ADVISORY COMMITTEE ON PROFESSIONAL ETHICS

Appointed by the New Jersey Supreme Court

OPINION 87

Division of Fees
Deceased Forwarder

    An inquiry has been made by an attorney who specializes in matrimonial litigation wherein he alleges that he was retained to represent a husband in an action instituted against him by his wife in a County Domestic Relations Court. This client was referred to him by an attorney in a neighboring community. The inquiring attorney states that he received a fee from the client and paid the forwarding attorney the amount to which he was entitled therefrom.
Subsequently, and sometime after the client was originally referred to the inquiring attorney, the forwarding attorney died. After his death, the inquirer received additional fees in connection with the Domestic Relations Court proceeding and, subsequent thereto, the wife instituted an action in the Superior Court of New Jersey and, once again, the inquiring attorney received some fees. He goes on to say that in another related matter, he received additional fees for the preparation of a property settlement agreement. No division of fees or any forwarding fees were ever paid to the forwarding attorney or his estate, except as indicated in this inquiry. Now a request is being made by the representatives of the estate of the forwarding attorney, asking for forwarding fees with respect to the Superior Court suit, and the question that presents itself is whether by virtue of the death of the forwarder and, obviously, his non-participation in the services rendered, his estate is entitled to any part of these fees received by the attorney of record.
    Canons of Professional Ethics, Canon 34 provides, "no division of fees for legal services is proper except with another lawyer, based upon a division of service or responsibility." We, therefore, at the outset must bear in mind that if any division of fees would be proper under any circumstances, it obviously must be based upon a division of service or responsibility. We must presume that the payment to the forwarding attorney met this test. Obviously, the representatives of the forwarding attorney's estate could neither have performed services nor shared responsibility.
    In New Jersey Advisory Committee on Professional Ethics, Opinion 74, 88 N.J.L.J. 357 (1965), concerning office associates, this Committee held in effect that each attorney upon an occasion will refer work on the usual profit-sharing basis recognized by forwarding attorneys. Presumably, this is based on a division of service and responsibility in accordance with the provisions of Canons of Professional Ethics, Canon 34 (Division of Fees). Thus, on referral work, each attorney in the situation described in this inquiry, is working on the same case and is an "office associate."
    In our Opinion 80, 88 N.J.L.J. 460 (1965), we outlined the applicable principle as enunciated in Drinker, Legal Ethics 189 (1953), to the effect that, "a lawyer's clients are not merchandise." We there held that a sale of a law practice was violative of Canon 34.
    Drinker, Legal Ethics (1953) states in specific language the general rule with instructions to lawyers as to what the practice should be. It is stated in such basic language that we find it desirable to state it here as it appears at page 186 therein:
            Canon 34 further provides that the division of fees for legal services between lawyers must be based exclusively on "a division of service or responsibility.”

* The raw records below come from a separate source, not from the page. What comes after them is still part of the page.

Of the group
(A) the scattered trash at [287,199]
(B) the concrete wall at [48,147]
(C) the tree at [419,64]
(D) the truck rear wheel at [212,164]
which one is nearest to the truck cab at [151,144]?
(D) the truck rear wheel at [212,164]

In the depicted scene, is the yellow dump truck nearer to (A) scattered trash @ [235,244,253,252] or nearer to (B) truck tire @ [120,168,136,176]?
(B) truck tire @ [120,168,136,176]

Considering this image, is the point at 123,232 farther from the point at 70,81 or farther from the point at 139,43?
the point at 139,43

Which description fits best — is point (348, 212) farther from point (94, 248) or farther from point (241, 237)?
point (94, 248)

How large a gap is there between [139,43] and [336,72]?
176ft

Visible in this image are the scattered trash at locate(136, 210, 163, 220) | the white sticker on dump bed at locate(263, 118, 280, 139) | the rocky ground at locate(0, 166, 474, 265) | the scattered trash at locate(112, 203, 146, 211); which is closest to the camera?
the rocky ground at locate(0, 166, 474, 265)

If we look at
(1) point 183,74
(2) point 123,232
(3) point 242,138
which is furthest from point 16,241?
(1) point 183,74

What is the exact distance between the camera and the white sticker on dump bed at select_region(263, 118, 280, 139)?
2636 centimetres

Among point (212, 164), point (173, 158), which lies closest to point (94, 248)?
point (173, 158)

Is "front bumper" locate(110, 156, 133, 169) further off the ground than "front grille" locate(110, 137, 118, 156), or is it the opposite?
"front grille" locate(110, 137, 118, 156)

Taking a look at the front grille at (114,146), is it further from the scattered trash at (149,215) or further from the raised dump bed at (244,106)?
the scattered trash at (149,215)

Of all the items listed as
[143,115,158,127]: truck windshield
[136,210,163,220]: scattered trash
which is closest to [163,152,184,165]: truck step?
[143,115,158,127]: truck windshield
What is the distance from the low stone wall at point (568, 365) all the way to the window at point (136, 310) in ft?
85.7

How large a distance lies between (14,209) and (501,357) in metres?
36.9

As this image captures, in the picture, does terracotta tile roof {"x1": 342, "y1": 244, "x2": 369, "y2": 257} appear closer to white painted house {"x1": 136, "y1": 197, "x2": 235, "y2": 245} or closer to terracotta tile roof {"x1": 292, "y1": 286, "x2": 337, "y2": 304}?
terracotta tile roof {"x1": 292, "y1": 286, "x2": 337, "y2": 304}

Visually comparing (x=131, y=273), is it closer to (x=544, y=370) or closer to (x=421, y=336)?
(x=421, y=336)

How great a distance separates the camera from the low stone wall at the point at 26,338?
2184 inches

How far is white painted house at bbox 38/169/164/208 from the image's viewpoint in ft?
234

            There was long at the bar a practice or custom whereby, when a lawyer, with authority from his client, forwarded a case to another lawyer for attention in the latter's jurisdiction, or merely recommended one, the forwarding lawyer was allowed one-third of the fee earned by his correspondent. This was in the nature of a “Finder's Fee”, and was payable irrespective of any real service performed or responsibility assumed by the forwarding lawyer.

            It was obviously the purpose of Canon 34 to condemn this, and such purpose should not be frustrated by construing the necessity of "responsibility" as being satisfied by the bare recommendation. The service and responsibility must, to be effective, relate to the handling of the case.

            Accordingly, it has been repeatedly held by the Committees that no right to a division arises from the mere recommendation.

At page 187, Drinker goes on to say:

            A lawyer who forwarded a claim to another lawyer has no right whatever to share in the fee obtained by the forwardee from the client in another later independent case which the client sent direct to the forwardee.

            There is no "usual" basis for division, nor will the Committee undertake to fix the proportions in which fees should be shared, each case depending on its own peculiar facts.



    It is the opinion of this Committee that under the circumstances as outlined in the inquiry, no forwarding fees should be paid to the estate of the forwarder except for that service which was rendered by the decedent in the pending litigation prior to his death, if in fact his entire share had not been fully paid prior to his death.